When will Artemis I launch?
The next potential launch times for the Artemis I are Sept. 27 when a 70-minute launch window opens at 11:37 a.m. EDT. NASA said it is also reviewing Oct. 2 as an option when a 109-minute launch window opens at 2:52 p.m. EDT that day.
What is Artemis I’s purpose?
The crewless Artemis I mission is scheduled to run for 42 days on a flight that will allow NASA experts to test the new SLS components, many of which have been repurposed from the old space shuttle program and other systems, as well as the Orion space capsule.
That capsule, the eventual home for future space travelers, will be carried into lunar orbit where it will take a spin around the moon and then head back to earth for a fiery plunge through the atmosphere at some 25,000 mph before splashing down in the Pacific Ocean at the end of the mission.
What is Artemis II?
Artemis II, currently anticipated for sometime in 2024, will head to space with a four-person crew in the Orion capsule that will fly the craft around the moon in further testing.
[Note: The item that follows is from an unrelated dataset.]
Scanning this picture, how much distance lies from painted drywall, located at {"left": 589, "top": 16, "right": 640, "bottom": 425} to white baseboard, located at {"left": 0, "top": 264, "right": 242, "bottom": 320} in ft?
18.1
Then, if all goes according to NASA’s current plan, the SLS/Orion package will return on a mission that will include a landing on the moon’s surface in 2025.
Why are we going back to the moon?
In a posting on the Artemis missions’ website, NASA lists a few reasons why it’s devoting billions of dollars to making moon landings, once again, a priority.
“We’re going back to the moon for scientific discovery, economic benefits and inspiration for a new generation of explorers: the Artemis Generation,” NASA says. “While maintaining American leadership in exploration, we will build a global alliance and explore deep space for the benefit of all.”
And while a return to the moon smacks a little of “been there, done that,” NASA says it’s committed to accomplishing some other first benchmarks as part of the series of Artemis missions, including extending manned exploration deeper into the solar system.
“With Artemis missions, NASA will land the first woman and first person of color on the moon, using innovative technologies to explore more of the lunar surface than ever before,” NASA says in a web posting. “We will collaborate with commercial and international partners and establish the first long-term presence on the moon. Then, we will use what we learn on and around the moon to take the next giant leap: sending the first astronauts to Mars.”
SLS Launch System specs
NASA says its SLS launch system stands at 322 feet high — taller than the Statue of Liberty — and weighs 5.75 million pounds when loaded with fuel. During launch and ascent, the SLS will produce 8.8 million pounds of maximum thrust, 15% more thrust than the Saturn V rockets that propelled Apollo astronauts to the moon.